The second half belongs to Ipswich and the game is mostly taking place up the other end.  When Fulham do win a corner, it dissolves into a series of wild grabs and shoves and I’m surprised Mr Smith doesn’t tell the players that if they can’t play nicely there won’t be any more corners. The game hurtles into its last twenty minutes and the first substitutions are made, Jens Cajuste replacing Kalvin Phillips for Town.  “I liked him the other night” says the bloke behind me, possibly revealing details of his private life, but more probably that he saw the midweek League Cup game against AFC Wimbledon.  Not to be outdone, Fulham make a substitution too and then today’s attendance is announced as 29,517 with 2,952 of that number being of a Fulham persuasion.  Fulham win a corner, Traore is shown Mr Lewis’s yellow card for tugging at Leif Davis. I’m surprised the hulk look-alike didnt tear Davis’s shirt clean off.

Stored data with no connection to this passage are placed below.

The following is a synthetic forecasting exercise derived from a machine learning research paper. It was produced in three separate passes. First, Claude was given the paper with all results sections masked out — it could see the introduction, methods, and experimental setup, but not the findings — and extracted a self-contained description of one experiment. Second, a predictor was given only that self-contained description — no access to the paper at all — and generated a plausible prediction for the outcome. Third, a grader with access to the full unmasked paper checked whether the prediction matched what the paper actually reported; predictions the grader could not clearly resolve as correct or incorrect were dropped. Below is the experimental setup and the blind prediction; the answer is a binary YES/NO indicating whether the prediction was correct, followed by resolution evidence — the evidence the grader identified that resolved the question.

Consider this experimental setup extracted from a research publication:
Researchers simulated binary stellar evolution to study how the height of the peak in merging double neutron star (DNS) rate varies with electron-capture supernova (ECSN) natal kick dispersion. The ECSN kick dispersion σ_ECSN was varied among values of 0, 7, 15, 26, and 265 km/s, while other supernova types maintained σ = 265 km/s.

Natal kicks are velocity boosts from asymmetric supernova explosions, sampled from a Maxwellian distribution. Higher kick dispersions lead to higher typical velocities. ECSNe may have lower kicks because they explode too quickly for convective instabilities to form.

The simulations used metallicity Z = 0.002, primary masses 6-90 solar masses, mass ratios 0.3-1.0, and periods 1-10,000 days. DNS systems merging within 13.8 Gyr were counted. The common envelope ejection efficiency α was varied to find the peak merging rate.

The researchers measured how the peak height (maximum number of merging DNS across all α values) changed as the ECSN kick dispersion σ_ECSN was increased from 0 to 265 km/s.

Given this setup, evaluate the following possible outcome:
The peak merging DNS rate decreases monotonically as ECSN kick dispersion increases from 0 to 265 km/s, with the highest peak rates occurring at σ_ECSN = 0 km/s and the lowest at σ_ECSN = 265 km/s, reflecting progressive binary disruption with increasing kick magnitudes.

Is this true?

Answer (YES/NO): YES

The final ten minutes witness mass substitutions for both teams including a first sight of another new signing for Town, Jack Clarke, but disappointingly nothing more leaps out at me from the electronic advertising boards. Pat from Clacton is feeling nervous and we’re not even winning, but there seems to be a commonly held belief that a point today will be good enough; Fulham are a decent side.  The allotted ninety minutes have expired and the young man in the suit announces that there will five more. “Five added minutes” he concludes portentously, and the crowd responds with a final roar of encouragement, perhaps inspiring Town to win a corner and Omari Hutchinson to turn and shoot and have his shot saved by Leno.

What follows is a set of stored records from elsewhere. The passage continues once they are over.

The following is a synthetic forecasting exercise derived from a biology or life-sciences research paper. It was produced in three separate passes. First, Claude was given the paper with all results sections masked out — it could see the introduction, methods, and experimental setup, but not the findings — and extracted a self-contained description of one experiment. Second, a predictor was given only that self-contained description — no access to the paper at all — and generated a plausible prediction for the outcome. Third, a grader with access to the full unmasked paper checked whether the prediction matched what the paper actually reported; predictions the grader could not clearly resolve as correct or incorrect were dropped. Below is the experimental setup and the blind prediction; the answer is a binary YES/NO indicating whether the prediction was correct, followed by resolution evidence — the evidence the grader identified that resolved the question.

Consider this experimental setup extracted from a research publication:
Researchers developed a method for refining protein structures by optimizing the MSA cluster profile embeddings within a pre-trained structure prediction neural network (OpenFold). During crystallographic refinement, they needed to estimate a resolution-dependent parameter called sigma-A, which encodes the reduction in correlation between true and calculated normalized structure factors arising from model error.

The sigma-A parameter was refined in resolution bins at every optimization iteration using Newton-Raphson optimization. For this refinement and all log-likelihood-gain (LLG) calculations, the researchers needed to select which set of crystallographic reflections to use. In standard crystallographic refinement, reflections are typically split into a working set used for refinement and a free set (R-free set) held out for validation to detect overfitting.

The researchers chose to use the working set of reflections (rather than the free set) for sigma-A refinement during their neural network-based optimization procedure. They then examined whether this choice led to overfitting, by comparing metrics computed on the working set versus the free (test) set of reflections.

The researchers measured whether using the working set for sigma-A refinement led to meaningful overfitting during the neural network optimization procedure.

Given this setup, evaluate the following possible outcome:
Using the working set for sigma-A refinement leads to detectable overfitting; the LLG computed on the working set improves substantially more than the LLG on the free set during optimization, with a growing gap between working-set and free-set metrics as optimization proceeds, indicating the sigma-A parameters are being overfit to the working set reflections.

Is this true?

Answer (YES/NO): NO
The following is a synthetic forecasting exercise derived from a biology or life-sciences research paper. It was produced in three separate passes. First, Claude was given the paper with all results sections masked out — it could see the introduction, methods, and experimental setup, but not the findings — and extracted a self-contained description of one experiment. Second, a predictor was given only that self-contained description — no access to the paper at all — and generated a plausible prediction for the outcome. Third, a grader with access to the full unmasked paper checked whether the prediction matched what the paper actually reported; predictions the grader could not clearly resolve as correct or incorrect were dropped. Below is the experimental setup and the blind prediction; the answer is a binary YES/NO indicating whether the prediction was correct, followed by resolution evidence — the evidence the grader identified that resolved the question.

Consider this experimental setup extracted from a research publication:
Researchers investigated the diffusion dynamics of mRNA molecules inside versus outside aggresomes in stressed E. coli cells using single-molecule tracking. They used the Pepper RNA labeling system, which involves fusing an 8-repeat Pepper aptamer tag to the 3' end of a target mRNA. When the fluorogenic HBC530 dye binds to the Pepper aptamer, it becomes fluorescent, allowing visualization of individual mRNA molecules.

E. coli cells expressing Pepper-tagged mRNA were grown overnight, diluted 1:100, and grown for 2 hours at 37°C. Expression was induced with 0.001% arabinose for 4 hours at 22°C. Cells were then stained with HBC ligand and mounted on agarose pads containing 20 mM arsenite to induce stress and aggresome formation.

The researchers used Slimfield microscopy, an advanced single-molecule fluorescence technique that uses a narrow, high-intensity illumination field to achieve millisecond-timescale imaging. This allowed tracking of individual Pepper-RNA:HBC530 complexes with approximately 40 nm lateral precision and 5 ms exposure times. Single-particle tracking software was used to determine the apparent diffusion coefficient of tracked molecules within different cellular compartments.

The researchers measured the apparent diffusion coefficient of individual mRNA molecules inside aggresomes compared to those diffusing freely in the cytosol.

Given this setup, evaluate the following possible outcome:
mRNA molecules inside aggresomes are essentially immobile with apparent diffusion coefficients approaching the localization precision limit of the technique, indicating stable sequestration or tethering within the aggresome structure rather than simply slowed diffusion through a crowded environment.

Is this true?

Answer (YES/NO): NO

The final whistle draws a torrent of appreciation from the stands as Pat from Clacton and Ian make a swift exit, but with no train home for half an hour, I hang around to watch the ensuing love-in and reflect on what has been a really good match.  I thought last season’s matches were fast and intense, probably because I had become used to what went on in the loveable old third division, but this football, now, has stepped up to a far higher level again.  Happily, it looks like this evolving Town team are capable of playing here.  I don’t like the Premier League, I strongly disapprove of it and its greed, but I have to admit the football we’ve seen at Portman Road in these first two games has been brilliant. But what can you do? Let’s hope we find out soon, and do it.